One of Freightliner’s 113 Class 66 locomotives will be converted to run on a blend of diesel, hydrogen and biogas fuels. One of the few in the G&W-branded fleet passes Manchester Deansgate station on July 30, 2020, on an intermodal train. (Keith Fender)

LEEDS, England – UK freight operator Freightliner, owned by Genesee & Wyoming since 2015, has secured UK government funding to convert a diesel locomotive to run on hydrogen and biogas.

Funds for the conversion of one of Freightliner’s 113 Class 66 locomotives built by EMD come from a UK Government’s FOAK (First of a Kind) competition, designed to test new ideas and concepts for companies in transport.

The project will use technology from the specialist company Clean Air Power, which has developed precision injection technology to use alternative fuel in existing engines; the company has offices in England and California. The Class 66 locomotive will be fitted with injection technology, allowing the existing 12-cylinder EMD 710 engine to run on a combination of diesel, biogas (biomethane) or hydrogen.

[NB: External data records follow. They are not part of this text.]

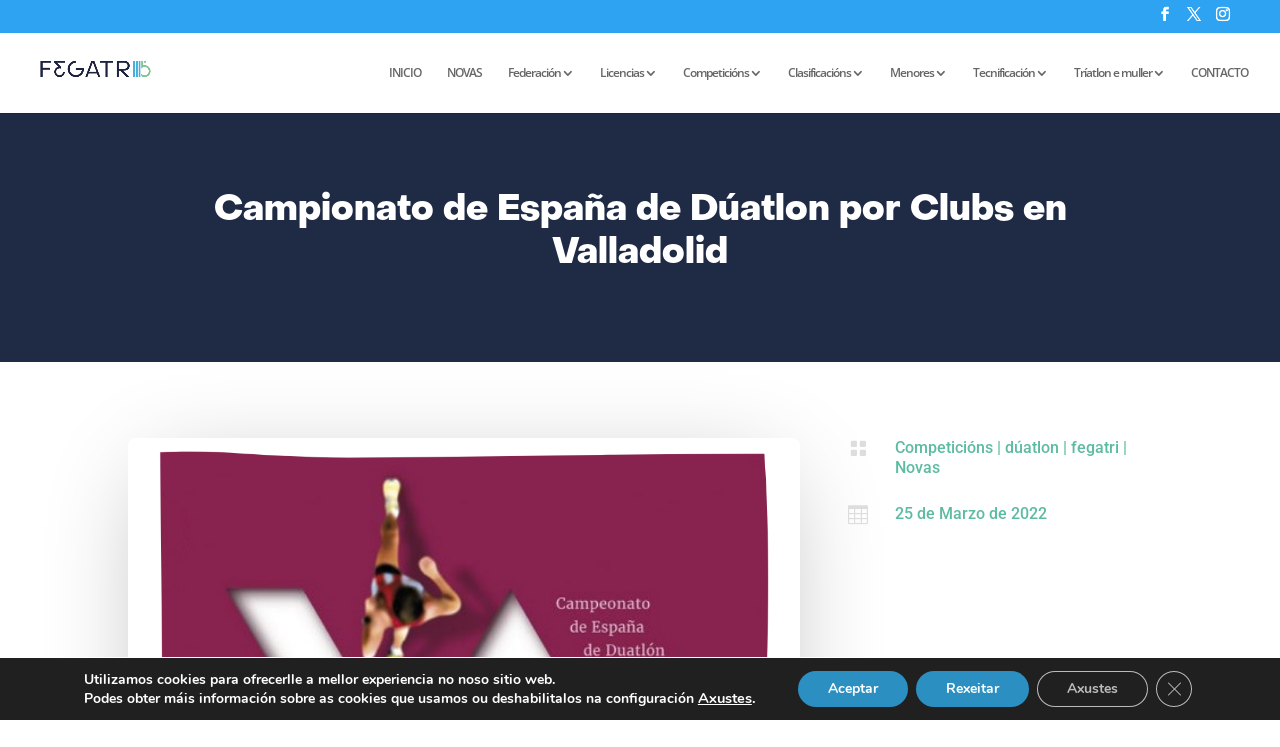

--- FILE ---
content_type: application/javascript; charset=UTF-8
request_url: https://fegatri.org/wp-content/plugins/ultimate-member/assets/libs/select2/i18n/gl.js?ver=4.0.13
body_size: 305
content:
/*! Select2 4.0.13 | https://github.com/select2/select2/blob/master/LICENSE.md */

The project has several other major participants, including UK rail infrastructure company Network Rail, construction company Tarmac, industrial gas company Flogas and the University of Birmingham. The UK regulator Rail Safety Standards Board (RSSB) will also be involved, as the project could lead to more widespread use of the technology. Exhaust gas emissions will be measured according to the latest RSSB guidelines to understand the baseline conditions and the impact of dual fuel for hydrogen and biogas. All conversion work, static testing and collection of emissions data will be carried out at Freightliner’s maintenance workshop in Leeds, in the north of England.

Over 650 Class 66 locomotives were built by EMD (type JT42CWR) in London, Ontario, and Muncie, Indiana, between 1998 and 2015, primarily for UK and European operators. Class 66s are currently responsible for carrying around 80% of all rail freight in Britain.

Finding alternatives to diesel fuel has become a major problem in Europe as governments pledge to eliminate greenhouse gas emissions; the UK government has pledged to achieve zero net greenhouse gas emissions in the entire economy by 2050. Most rail industry experts believe this can only be achieved by large-scale electrification of freight routes. Some parts of the grid will never justify full electrification, so hybrid motive power will have a long-term role.

Other hydrogen locomotives planned

Several other European railway manufacturers are considering hydrogen as a fuel for switch engines. In the UK, an old British Rail Class 08 shunting locomotive built in the 1960s is being rebuilt as a test bed by start-up Vanguard Sustainable Transport Solutions, in collaboration with the rail transport department of the University of Birmingham. The Harrier HydroShunter project will replace the existing 350 hp diesel engine with hydrogen fuel cells to power the existing traction motors. Work is underway on the Severn Valley Railway tourist line, near Birmingham, and trials are scheduled there later in 2021.

In Poland, railway engineering company Pesa has announced plans to refurbish locomotives using a mixture of hydrogen fuel cells and batteries. The rebuilt 800 hp SM42 class, due to debut later this year, is designed to pull trains up to 3,500 tonnes. Its on-board tanks can store 385 pounds of hydrogen, powering two 114 hp fuel cells. The Pesa locomotive will also be equipped with regenerative braking powering its lithium-titanate-oxide traction batteries.

In Russia, Russian Railways (RZD) and engineering company Sinara have agreed to build prototype hydrogen locomotives by 2024. RZD has announced that from 2025 it will no longer purchase locomotives diesel engine.